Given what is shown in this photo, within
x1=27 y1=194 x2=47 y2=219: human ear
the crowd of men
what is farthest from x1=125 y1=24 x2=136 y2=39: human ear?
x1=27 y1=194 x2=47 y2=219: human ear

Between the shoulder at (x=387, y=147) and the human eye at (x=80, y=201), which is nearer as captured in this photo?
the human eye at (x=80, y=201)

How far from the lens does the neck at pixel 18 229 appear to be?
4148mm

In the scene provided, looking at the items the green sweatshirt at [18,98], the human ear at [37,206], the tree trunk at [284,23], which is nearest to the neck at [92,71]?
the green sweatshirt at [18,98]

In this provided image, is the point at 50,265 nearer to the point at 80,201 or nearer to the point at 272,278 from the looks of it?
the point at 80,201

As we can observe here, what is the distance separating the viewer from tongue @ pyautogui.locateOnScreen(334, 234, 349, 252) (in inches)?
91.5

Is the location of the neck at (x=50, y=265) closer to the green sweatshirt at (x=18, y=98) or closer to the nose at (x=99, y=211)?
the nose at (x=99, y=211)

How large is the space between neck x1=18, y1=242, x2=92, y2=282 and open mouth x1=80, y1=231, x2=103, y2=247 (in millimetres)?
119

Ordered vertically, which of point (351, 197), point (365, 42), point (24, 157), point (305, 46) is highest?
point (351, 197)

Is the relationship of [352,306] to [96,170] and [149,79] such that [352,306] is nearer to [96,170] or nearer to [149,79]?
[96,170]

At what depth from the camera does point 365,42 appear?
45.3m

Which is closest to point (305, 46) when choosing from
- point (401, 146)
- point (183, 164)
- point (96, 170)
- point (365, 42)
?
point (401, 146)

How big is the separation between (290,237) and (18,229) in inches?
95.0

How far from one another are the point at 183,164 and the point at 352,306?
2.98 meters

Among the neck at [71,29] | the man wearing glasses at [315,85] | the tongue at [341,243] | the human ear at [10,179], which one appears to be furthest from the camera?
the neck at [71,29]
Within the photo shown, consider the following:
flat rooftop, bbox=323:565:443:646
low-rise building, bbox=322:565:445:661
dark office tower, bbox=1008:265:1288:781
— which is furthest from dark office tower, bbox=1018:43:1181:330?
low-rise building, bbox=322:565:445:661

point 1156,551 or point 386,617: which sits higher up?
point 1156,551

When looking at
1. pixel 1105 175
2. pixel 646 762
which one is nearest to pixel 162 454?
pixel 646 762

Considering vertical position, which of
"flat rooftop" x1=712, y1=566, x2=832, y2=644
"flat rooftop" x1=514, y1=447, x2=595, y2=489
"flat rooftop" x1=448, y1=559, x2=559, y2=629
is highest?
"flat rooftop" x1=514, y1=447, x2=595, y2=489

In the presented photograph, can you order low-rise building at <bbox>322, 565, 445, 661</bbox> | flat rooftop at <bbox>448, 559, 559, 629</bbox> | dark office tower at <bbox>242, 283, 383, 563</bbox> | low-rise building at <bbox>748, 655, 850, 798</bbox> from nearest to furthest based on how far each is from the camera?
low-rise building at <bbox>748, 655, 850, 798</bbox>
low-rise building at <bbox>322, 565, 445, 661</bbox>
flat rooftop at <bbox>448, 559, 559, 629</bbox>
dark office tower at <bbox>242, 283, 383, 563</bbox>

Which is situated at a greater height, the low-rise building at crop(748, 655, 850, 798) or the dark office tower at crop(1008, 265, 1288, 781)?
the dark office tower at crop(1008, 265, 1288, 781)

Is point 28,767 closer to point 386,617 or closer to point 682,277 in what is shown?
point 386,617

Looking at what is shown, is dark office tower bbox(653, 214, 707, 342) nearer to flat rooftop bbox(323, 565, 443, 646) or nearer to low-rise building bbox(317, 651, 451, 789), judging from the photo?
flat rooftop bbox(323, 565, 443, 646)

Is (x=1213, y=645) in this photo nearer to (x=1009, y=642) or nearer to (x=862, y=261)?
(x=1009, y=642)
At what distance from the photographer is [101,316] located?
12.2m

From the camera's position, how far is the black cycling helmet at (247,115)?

━━━━━━━━━━

Can you rewrite all the entries above, changing every "tongue" to "lip" and leaving everything else as it is?

◆ COMPLETED EXERCISE:
Given what is shown in this photo, within
x1=27 y1=194 x2=47 y2=219: human ear
the crowd of men
what is farthest from x1=125 y1=24 x2=136 y2=39: human ear?
x1=27 y1=194 x2=47 y2=219: human ear

Between the shoulder at (x=387, y=147) and the human eye at (x=80, y=201), which is nearer as captured in this photo?
the human eye at (x=80, y=201)

How far from the lens does the neck at pixel 18 229 appear to be?
4148mm

In the scene provided, looking at the items the green sweatshirt at [18,98], the human ear at [37,206], the tree trunk at [284,23], which is nearest to the neck at [92,71]?
the green sweatshirt at [18,98]

In this provided image, is the point at 50,265 nearer to the point at 80,201 or nearer to the point at 272,278 from the looks of it?
the point at 80,201

As we can observe here, what is the distance separating the viewer from lip @ pyautogui.locateOnScreen(334, 234, 349, 252) (in inches)?
91.5

Is the location of the neck at (x=50, y=265) closer to the green sweatshirt at (x=18, y=98) or closer to the nose at (x=99, y=211)?
the nose at (x=99, y=211)

How large is the space between neck x1=18, y1=242, x2=92, y2=282 and open mouth x1=80, y1=231, x2=103, y2=247 (in millimetres)?
119

Ordered vertically, which of point (351, 197), point (365, 42), point (24, 157), point (305, 46) is highest?
point (351, 197)

Is the relationship of [352,306] to [96,170] and [149,79] such that [352,306] is nearer to [96,170] or nearer to [149,79]?
[96,170]

At what depth from the camera does point 365,42 appear?
45.3m

Which is closest to point (305, 46) when choosing from
- point (401, 146)
- point (183, 164)
- point (96, 170)
- point (365, 42)
?
point (401, 146)

How big is the separation between (290,237) and (18,229) in inches?
95.0

How far from one another are the point at 183,164 and the point at 352,306?
2.98 meters

Among the neck at [71,29] | the man wearing glasses at [315,85] | the lip at [341,243] | the human ear at [10,179], which one appears to be furthest from the camera?
the neck at [71,29]
Within the photo shown, consider the following:
flat rooftop, bbox=323:565:443:646
low-rise building, bbox=322:565:445:661
dark office tower, bbox=1008:265:1288:781
— which is furthest from dark office tower, bbox=1018:43:1181:330?
low-rise building, bbox=322:565:445:661

point 1156,551 or point 386,617: which sits higher up?
point 1156,551

When looking at
1. pixel 1105 175
2. pixel 646 762
which one is nearest to pixel 162 454?
pixel 646 762

Considering vertical position, which of
"flat rooftop" x1=712, y1=566, x2=832, y2=644
"flat rooftop" x1=514, y1=447, x2=595, y2=489
"flat rooftop" x1=448, y1=559, x2=559, y2=629
is highest?
"flat rooftop" x1=514, y1=447, x2=595, y2=489

In the presented photograph, can you order low-rise building at <bbox>322, 565, 445, 661</bbox> | flat rooftop at <bbox>448, 559, 559, 629</bbox> | dark office tower at <bbox>242, 283, 383, 563</bbox> | low-rise building at <bbox>748, 655, 850, 798</bbox> from nearest to furthest based on how far each is from the camera?
low-rise building at <bbox>748, 655, 850, 798</bbox>
low-rise building at <bbox>322, 565, 445, 661</bbox>
flat rooftop at <bbox>448, 559, 559, 629</bbox>
dark office tower at <bbox>242, 283, 383, 563</bbox>

Which is situated at a greater height, the low-rise building at crop(748, 655, 850, 798) or the dark office tower at crop(1008, 265, 1288, 781)?
the dark office tower at crop(1008, 265, 1288, 781)

Is point 28,767 closer to point 386,617 or closer to point 682,277 in what is shown?
point 386,617

Looking at what is shown, is dark office tower bbox(653, 214, 707, 342) nearer to flat rooftop bbox(323, 565, 443, 646) or nearer to low-rise building bbox(317, 651, 451, 789), judging from the photo?
flat rooftop bbox(323, 565, 443, 646)

Is (x=1213, y=645) in this photo nearer to (x=1009, y=642) or nearer to (x=862, y=261)?
(x=1009, y=642)
At what distance from the photographer is [101,316] located?
12.2m

From the camera's position, how far is the black cycling helmet at (247,115)?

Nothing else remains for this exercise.